## Start DOCUMENT EXTRACT
As you have noted, the packaged preparation of "bromine granules" is nothing more than a combination of sodium bromide and ordinary "dichlor".  It works and  it is useful -- I have used it before in a pinch, but it is not the best way to produce a bromine spa . its basically a "one step" solution that combines the two critical ingredients together -- just like a puck or tablet does -- only in granular form.  the problem with the one-step granular bromine, while it is simple, is that (a) upon a fresh fill you don't have a bromine spa yet because there isn't enough sodium bromide present to produce bromine.  so you end up with a combination of chlorine and bromine at first . (b) as you use the granules over time you will build up the sodium bromide bank beyond what is necessary and so the stuff becomes, basically, a weakened version of dichlor chlorine that is only 85% as strong as normal dichlor.  Really there is no problem using the stuff, but you're better off supplying your own bromide bank (sodium bromide is cheap) and using straight dichlor.  

Any time you add dichlor to a spa you are adding CYA, which is there as a stabilizer.  Its a good thing, because without it, swim suits wouldn't last as long.  However, just as in the bromine problem above, CYA continues to accumulate in the water as you add dichlor.  this is why many of us stop using dichlor after a few weeks and use straight bleach.  pure, ordinary un-adulterated bleach found at the grocery store.  once sufficient CYA has accumulated there is no need to add more CYA (in the form of dichlor) so thats why we switch to bleach.    the challenge with this approach is that bleach is net pH positive, while dichlor is net pH  neutral or slightly negative during the oxidation process.  Bleach users typically have more issues with pH drift.
## End DOCUMENT EXTRACT
TASK TO CARRY OUT » In the text on spa sanitizers, what do the packaged "bromine granules" combine?
## Start EXTRACTED RECORDS
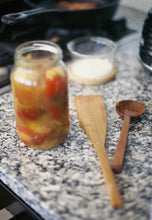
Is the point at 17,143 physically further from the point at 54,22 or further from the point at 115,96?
the point at 54,22

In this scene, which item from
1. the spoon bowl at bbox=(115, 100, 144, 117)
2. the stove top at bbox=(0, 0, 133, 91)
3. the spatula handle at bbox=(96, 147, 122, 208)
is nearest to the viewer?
the spatula handle at bbox=(96, 147, 122, 208)

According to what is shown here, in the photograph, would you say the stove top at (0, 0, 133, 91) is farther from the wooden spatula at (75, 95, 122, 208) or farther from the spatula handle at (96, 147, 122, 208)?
the spatula handle at (96, 147, 122, 208)

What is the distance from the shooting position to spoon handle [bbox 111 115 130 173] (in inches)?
22.2

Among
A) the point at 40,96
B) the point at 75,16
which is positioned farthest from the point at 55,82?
the point at 75,16

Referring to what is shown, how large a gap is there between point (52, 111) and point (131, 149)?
0.22 metres

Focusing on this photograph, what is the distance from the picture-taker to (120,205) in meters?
0.49

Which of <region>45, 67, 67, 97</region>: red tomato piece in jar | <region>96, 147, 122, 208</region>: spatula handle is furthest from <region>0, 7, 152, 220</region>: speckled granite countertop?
<region>45, 67, 67, 97</region>: red tomato piece in jar

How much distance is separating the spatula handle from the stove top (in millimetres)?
524

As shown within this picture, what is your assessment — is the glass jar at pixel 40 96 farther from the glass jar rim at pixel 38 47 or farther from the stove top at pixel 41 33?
the stove top at pixel 41 33

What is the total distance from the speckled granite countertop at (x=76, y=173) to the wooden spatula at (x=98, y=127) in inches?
0.7

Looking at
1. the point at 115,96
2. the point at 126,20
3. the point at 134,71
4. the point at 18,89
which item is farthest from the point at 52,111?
the point at 126,20

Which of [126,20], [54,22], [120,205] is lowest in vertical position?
[126,20]

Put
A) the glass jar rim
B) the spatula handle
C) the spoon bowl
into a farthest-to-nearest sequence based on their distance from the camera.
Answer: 1. the spoon bowl
2. the glass jar rim
3. the spatula handle

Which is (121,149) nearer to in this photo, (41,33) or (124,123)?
(124,123)
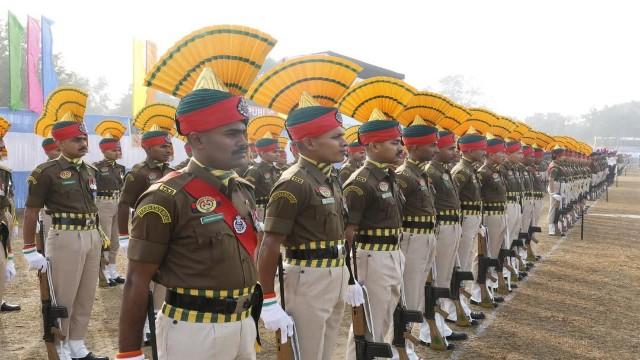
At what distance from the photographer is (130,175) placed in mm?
7395

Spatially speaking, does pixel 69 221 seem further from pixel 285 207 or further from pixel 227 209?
pixel 227 209

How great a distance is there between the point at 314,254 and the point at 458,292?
449 cm

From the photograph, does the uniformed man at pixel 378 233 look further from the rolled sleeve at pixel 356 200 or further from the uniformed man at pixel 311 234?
the uniformed man at pixel 311 234

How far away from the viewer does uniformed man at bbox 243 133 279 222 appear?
440 inches

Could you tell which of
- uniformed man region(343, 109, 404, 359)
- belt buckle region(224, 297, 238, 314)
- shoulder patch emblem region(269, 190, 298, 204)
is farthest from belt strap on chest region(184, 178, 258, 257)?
uniformed man region(343, 109, 404, 359)

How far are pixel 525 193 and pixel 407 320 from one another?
28.5 feet

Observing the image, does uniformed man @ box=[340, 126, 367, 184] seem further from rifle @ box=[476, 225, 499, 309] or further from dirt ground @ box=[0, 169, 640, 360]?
dirt ground @ box=[0, 169, 640, 360]

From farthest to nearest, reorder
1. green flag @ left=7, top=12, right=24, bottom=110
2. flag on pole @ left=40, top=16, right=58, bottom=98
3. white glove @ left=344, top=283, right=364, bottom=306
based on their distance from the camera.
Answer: flag on pole @ left=40, top=16, right=58, bottom=98, green flag @ left=7, top=12, right=24, bottom=110, white glove @ left=344, top=283, right=364, bottom=306

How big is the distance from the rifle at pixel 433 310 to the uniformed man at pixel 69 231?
13.8 feet

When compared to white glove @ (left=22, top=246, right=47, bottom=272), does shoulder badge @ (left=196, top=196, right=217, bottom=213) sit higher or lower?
higher

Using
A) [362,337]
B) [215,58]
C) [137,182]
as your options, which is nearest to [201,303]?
[215,58]

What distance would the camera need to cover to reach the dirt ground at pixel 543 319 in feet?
24.0

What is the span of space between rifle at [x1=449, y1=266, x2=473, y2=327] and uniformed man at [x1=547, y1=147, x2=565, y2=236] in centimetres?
1059

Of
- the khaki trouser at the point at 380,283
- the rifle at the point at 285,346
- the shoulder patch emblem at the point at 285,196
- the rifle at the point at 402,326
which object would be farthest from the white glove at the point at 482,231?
the shoulder patch emblem at the point at 285,196
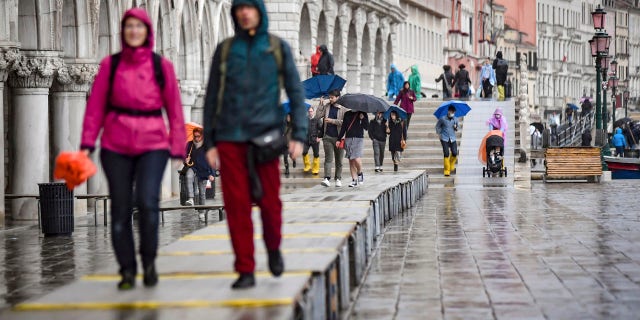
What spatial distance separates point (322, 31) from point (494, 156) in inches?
984

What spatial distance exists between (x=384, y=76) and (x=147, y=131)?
65.9 meters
## End EXTRACTED RECORDS
ANSWER TO THE TASK » Sodium bromide and ordinary dichlor.